Records from a dataset

————

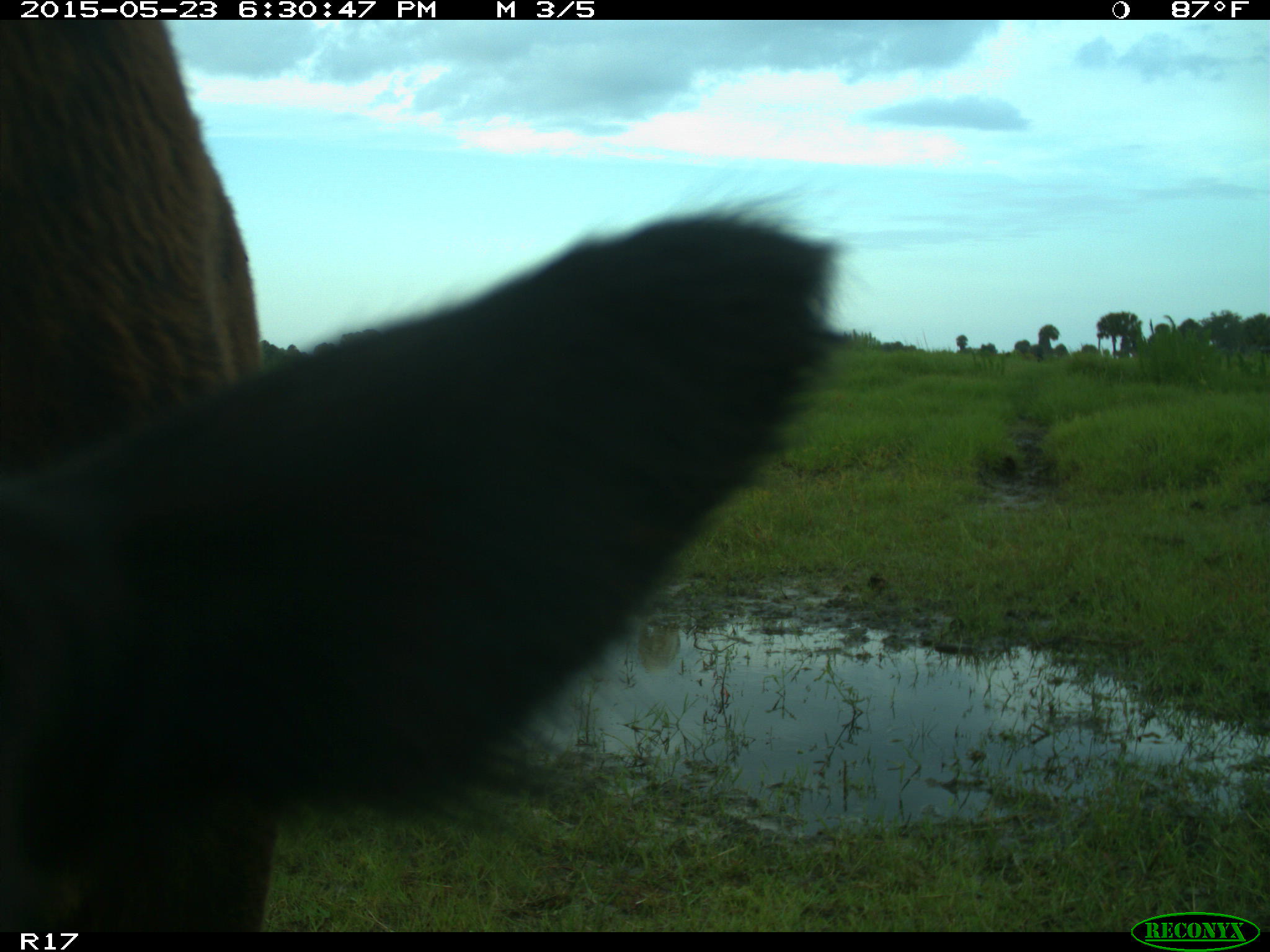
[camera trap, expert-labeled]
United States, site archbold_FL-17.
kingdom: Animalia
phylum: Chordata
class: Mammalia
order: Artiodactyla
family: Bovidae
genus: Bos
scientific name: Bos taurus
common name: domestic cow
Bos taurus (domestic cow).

————

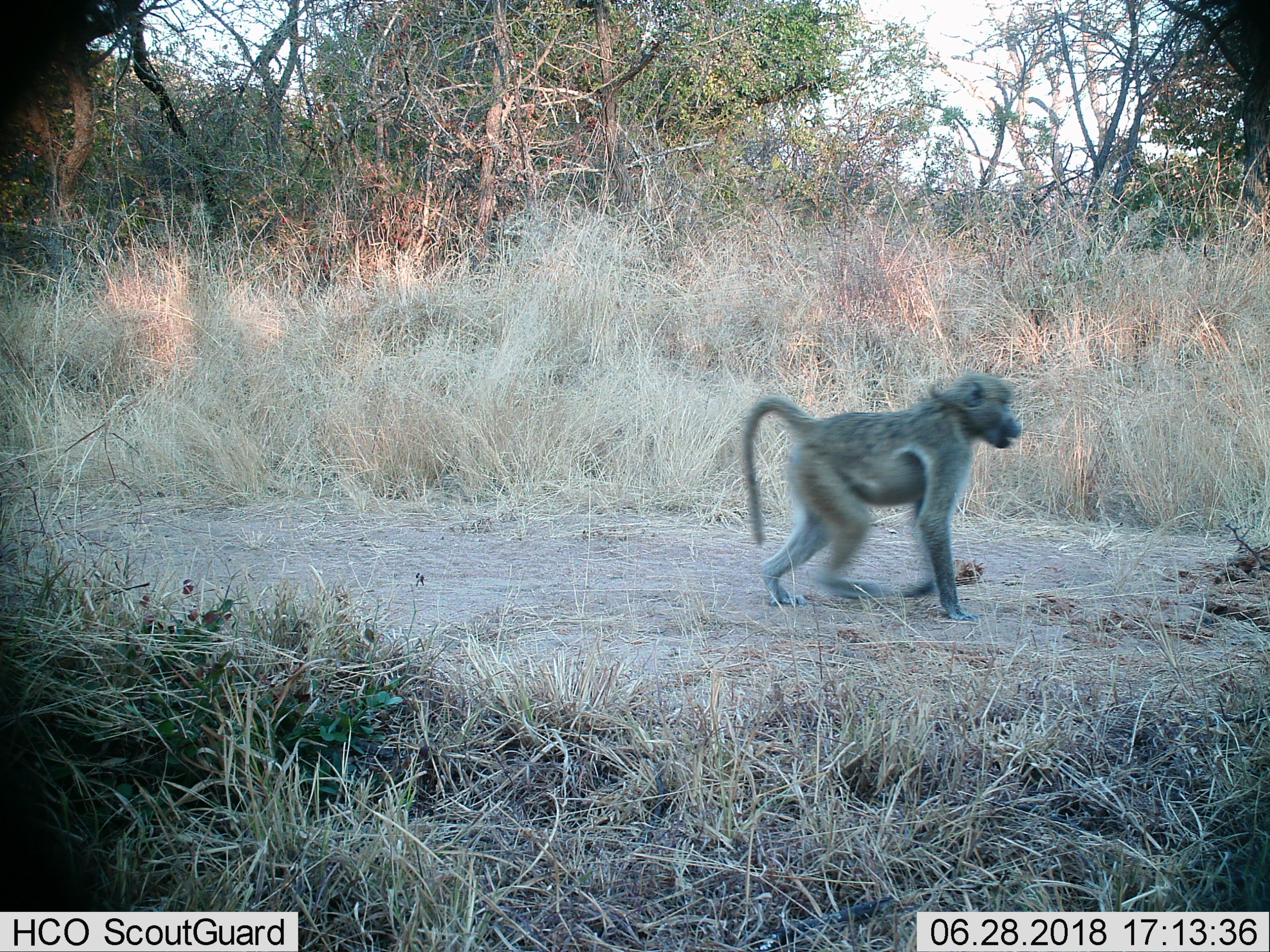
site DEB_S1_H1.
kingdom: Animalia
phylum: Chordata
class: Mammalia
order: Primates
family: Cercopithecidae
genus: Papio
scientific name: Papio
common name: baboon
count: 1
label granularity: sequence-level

————

Out of the data above, transcribe exactly and only the lines starting with the line that has "site DEB_S1_H1." and going on through the line that has "label granularity: sequence-level", both included.

site DEB_S1_H1.
kingdom: Animalia
phylum: Chordata
class: Mammalia
order: Primates
family: Cercopithecidae
genus: Papio
scientific name: Papio
common name: baboon
count: 1
label granularity: sequence-level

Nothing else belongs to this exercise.